Skip to content

Rule Creation Guide

Florian Roth edited this page Oct 13, 2022 · 10 revisions

Rule Creation

Sigma is a very flexible standard with many optional fields. This guide will help you create a Sigma rule that aligns with the other community rules in our repository.

Rule Template

The best way is to use an existing rule that gets close to what you plan like to write.

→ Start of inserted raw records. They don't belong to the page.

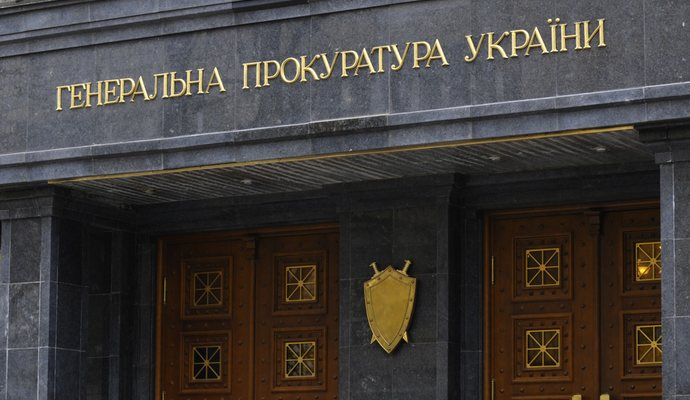 """Касько рассказал, что коррупция в прокуратуре все еще """"работает"""""""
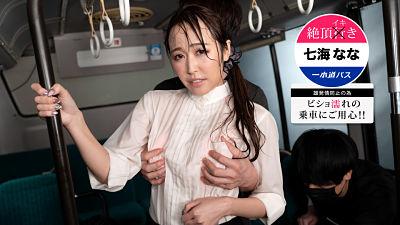 1pondo 072421_001 – Ecstasy bus: Nana Nanami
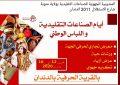 L'artisanat et l'habit traditionnel tunisiens à l'honneur à Denden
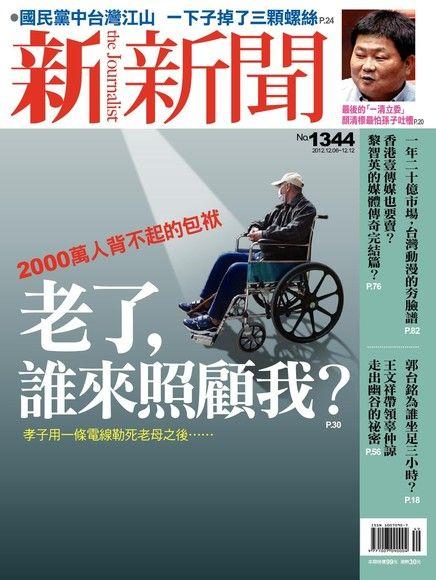 新新聞 第1344期 2012/12/06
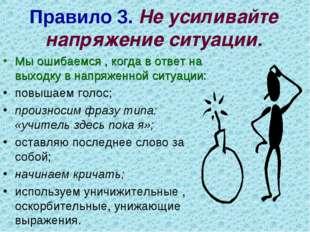 Правило 3. Не усиливайте напряжение ситуации. Мы ошибаемся , когда в ответ на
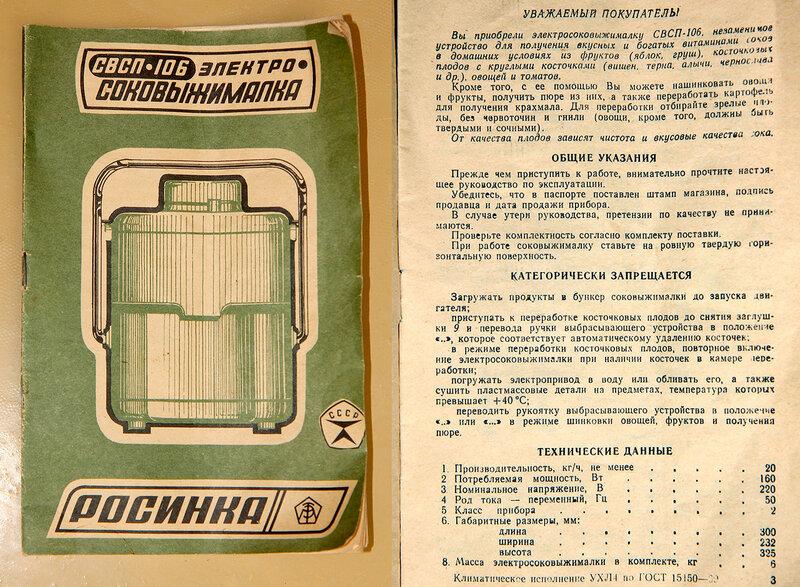 Соковыжималка росинка инструкция по эксплуатации.
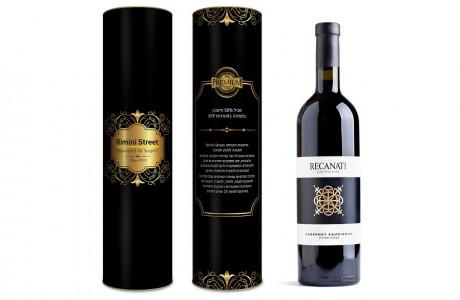 גליל יין ממותג (לקוח: Rimini Street)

Make sure that the following fields are set in a rule that you would like to push to our public repository:

title: a short capitalised title with less than 50 characters
id: generate one here https://www.uuidgenerator.net/version4
status: experimental
description: A description of what your rule is meant to detect 
references:
    - A list of all references that can help a reader or analyst understand the meaning of a triggered rule
tags:
    - attack.execution  # example MITRE ATT&CK category
    - attack.t1059      # example MITRE ATT&CK technique id
    - car.2014-04-003   # example CAR id
author: Michael Haag, Florian Roth, Markus Neis  # example, a list of authors
date: 2018/04/06  # Rule date
logsource:                      # important for the field mapping in predefined or your additional config files
    category: process_creation  # In this example we choose the category 'process_creation'
    product: windows            # the respective product
detection:
    selection:
        FieldName: 'StringValue'
        FieldName: IntegerValue
        FieldName|modifier: 'Value'
    condition: selection
fields:
    - fields in the log source that are important to investigate further
falsepositives:
    - describe possible false positive conditions to help the analysts in their investigation
level: one of five levels (informational, low, medium, high, critical)

Common Pitfalls

Title

  • Don't use a prefix in the title like "Detects .."
  • Use a short title with less than 50 characters as an alert name
  • Save any explanation for the description
  • Use title casing (e.g. 'Suspicious PowerShell CommandLine' and not 'Suspicious powershell commandline')

Bad Examples:

  • Detects a process execution in a Windows folder that shouldn't contain executables (unnecessary prefix, too long, all lower case, contains an explanation)
  • Detects process injection (unnecessary prefix, too general, lower case first characters)

Good Examples:

  • Process Injection Using Iexplore.exe
  • Suspicious PowerShell Cmdline with JAB
  • Certutil Lolbin Decode Use

ID

No known pitfalls. We use the optional field id in our repo to provide a unique identifier that never changes, while all other field values of that rule could change over time. You can simply create an ID in form of an UUID on this web page.

Status

Every new rule has the status of experimental. It gets the status test after months of productive use and without any negative feedback from the community. After ~1 year of use without significant modifications apart from filters, we classify a rules as stable.

Description

The best descriptions start with Detects .... Please don't just use the selected title. Try to describe as good as possible what it means if that rule triggers. Analysts that see such a rule trigger should get a good understanding what a match could possibly indicate.

Bad examples:

  • Rule detects w3wp.exe spawn bitsadmin.exe
  • New whoami process start

Good examples:

  • Detects a suspicious Background Transmission Service execution by the IIS web server service
  • Detects the execution of whoami, which could be part of administrative activity but is also often used by attackers that have exploited some local privilege escalation or remote code execution vulnerability. The command whoami reveals the current user context. Administrators usually know which user they've used to login. Attackers usually need to evaluate the user context after successful exploitation.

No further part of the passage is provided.